--- WORK ORDER ---
Write down, unchanged, the entries from the first line through the line holding "Young present vote fraction: 0%.". Include no other line.

:: DATA FOR PROCESSING ::

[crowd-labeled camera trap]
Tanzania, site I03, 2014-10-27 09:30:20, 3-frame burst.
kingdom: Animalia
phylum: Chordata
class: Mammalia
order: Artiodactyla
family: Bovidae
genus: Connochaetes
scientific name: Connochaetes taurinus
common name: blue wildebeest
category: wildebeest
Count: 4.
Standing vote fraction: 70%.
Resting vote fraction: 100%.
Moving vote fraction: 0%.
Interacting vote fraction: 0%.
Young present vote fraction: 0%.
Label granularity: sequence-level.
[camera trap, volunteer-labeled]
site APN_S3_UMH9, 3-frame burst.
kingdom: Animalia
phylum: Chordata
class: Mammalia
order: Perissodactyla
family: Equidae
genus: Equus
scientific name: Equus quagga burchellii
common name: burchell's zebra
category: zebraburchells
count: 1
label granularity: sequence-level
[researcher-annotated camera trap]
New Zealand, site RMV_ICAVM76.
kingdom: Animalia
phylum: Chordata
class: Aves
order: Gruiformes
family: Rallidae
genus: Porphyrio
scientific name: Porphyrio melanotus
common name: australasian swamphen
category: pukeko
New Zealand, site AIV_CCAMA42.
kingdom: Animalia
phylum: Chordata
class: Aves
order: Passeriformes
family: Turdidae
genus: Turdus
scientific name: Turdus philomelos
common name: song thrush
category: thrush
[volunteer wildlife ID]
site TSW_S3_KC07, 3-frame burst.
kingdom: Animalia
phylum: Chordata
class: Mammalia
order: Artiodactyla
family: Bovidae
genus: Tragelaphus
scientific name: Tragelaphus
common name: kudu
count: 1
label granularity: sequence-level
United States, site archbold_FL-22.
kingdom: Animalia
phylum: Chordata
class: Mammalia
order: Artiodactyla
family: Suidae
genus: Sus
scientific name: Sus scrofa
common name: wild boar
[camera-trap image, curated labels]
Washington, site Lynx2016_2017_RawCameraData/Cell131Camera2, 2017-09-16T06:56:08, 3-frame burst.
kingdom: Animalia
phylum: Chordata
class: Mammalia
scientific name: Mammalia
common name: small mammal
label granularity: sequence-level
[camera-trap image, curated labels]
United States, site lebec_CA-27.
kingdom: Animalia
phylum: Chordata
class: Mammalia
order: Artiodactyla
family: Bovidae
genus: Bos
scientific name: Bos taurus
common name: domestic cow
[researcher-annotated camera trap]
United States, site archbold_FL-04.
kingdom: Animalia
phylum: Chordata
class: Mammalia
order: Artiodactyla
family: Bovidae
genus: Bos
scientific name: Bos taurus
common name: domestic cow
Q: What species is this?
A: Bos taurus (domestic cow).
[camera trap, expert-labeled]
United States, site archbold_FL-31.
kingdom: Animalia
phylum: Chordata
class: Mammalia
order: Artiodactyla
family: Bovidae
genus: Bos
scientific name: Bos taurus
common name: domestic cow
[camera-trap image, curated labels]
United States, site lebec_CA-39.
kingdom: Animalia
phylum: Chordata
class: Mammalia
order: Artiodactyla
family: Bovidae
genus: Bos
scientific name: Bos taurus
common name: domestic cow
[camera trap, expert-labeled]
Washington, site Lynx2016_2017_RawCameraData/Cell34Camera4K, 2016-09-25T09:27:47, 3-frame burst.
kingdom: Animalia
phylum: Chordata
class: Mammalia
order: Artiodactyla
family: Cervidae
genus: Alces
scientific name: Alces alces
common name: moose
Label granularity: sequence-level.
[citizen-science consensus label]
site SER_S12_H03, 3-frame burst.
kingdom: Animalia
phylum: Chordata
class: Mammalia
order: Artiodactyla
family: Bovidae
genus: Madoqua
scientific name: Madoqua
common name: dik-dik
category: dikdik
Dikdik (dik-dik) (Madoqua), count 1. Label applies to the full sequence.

:::

--- TASK OUTPUT ---
[crowd-labeled camera trap]
Tanzania, site I03, 2014-10-27 09:30:20, 3-frame burst.
kingdom: Animalia
phylum: Chordata
class: Mammalia
order: Artiodactyla
family: Bovidae
genus: Connochaetes
scientific name: Connochaetes taurinus
common name: blue wildebeest
category: wildebeest
Count: 4.
Standing vote fraction: 70%.
Resting vote fraction: 100%.
Moving vote fraction: 0%.
Interacting vote fraction: 0%.
Young present vote fraction: 0%.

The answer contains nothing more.